* [Prompt]
Below are lines of data; restate word for word those running from the line containing "common name: gray fox" to the line containing "scientific name: Cervus elaphus", inclusive, and no others.

[Opening Exercise data section]

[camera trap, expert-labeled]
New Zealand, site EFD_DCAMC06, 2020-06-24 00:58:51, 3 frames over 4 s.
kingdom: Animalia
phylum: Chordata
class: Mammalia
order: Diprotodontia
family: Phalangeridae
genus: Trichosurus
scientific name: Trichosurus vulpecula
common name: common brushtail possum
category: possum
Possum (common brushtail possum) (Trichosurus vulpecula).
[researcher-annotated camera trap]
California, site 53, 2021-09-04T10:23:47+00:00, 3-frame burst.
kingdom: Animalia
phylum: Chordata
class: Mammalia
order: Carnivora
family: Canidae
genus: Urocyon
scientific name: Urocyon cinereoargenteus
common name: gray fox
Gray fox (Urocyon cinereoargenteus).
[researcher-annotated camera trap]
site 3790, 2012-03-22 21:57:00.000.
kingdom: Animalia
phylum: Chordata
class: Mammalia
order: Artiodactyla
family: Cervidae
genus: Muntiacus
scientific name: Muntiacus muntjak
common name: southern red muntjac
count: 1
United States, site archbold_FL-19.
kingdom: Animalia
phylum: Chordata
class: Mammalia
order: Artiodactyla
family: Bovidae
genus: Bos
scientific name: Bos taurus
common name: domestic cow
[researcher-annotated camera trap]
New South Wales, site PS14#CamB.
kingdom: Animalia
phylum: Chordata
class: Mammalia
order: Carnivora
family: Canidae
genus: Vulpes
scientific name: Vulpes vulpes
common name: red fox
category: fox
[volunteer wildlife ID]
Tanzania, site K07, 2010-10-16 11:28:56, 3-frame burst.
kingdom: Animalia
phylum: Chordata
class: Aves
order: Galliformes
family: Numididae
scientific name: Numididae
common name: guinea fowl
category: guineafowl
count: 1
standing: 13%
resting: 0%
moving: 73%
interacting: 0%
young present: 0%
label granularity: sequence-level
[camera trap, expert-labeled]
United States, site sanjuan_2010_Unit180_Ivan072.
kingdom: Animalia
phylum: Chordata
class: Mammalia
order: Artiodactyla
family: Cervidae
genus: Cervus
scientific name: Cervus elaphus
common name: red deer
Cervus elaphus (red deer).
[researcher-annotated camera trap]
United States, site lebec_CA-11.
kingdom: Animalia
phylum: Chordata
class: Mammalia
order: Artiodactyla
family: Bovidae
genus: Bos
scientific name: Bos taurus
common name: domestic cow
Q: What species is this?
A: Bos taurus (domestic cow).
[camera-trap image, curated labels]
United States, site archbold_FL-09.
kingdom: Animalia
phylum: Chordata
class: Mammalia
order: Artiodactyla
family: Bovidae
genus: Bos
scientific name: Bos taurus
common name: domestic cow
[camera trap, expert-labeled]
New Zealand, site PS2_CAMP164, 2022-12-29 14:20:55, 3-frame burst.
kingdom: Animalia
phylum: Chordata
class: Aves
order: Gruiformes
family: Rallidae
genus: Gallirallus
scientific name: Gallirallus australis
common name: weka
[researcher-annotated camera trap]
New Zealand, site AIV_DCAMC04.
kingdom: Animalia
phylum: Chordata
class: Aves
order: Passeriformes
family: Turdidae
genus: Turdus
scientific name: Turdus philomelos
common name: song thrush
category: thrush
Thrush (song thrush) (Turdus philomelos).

[Closing Exercise data section]

* [Response to this task]
common name: gray fox
Gray fox (Urocyon cinereoargenteus).
[researcher-annotated camera trap]
site 3790, 2012-03-22 21:57:00.000.
kingdom: Animalia
phylum: Chordata
class: Mammalia
order: Artiodactyla
family: Cervidae
genus: Muntiacus
scientific name: Muntiacus muntjak
common name: southern red muntjac
count: 1
United States, site archbold_FL-19.
kingdom: Animalia
phylum: Chordata
class: Mammalia
order: Artiodactyla
family: Bovidae
genus: Bos
scientific name: Bos taurus
common name: domestic cow
[researcher-annotated camera trap]
New South Wales, site PS14#CamB.
kingdom: Animalia
phylum: Chordata
class: Mammalia
order: Carnivora
family: Canidae
genus: Vulpes
scientific name: Vulpes vulpes
common name: red fox
category: fox
[volunteer wildlife ID]
Tanzania, site K07, 2010-10-16 11:28:56, 3-frame burst.
kingdom: Animalia
phylum: Chordata
class: Aves
order: Galliformes
family: Numididae
scientific name: Numididae
common name: guinea fowl
category: guineafowl
count: 1
standing: 13%
resting: 0%
moving: 73%
interacting: 0%
young present: 0%
label granularity: sequence-level
[camera trap, expert-labeled]
United States, site sanjuan_2010_Unit180_Ivan072.
kingdom: Animalia
phylum: Chordata
class: Mammalia
order: Artiodactyla
family: Cervidae
genus: Cervus
scientific name: Cervus elaphus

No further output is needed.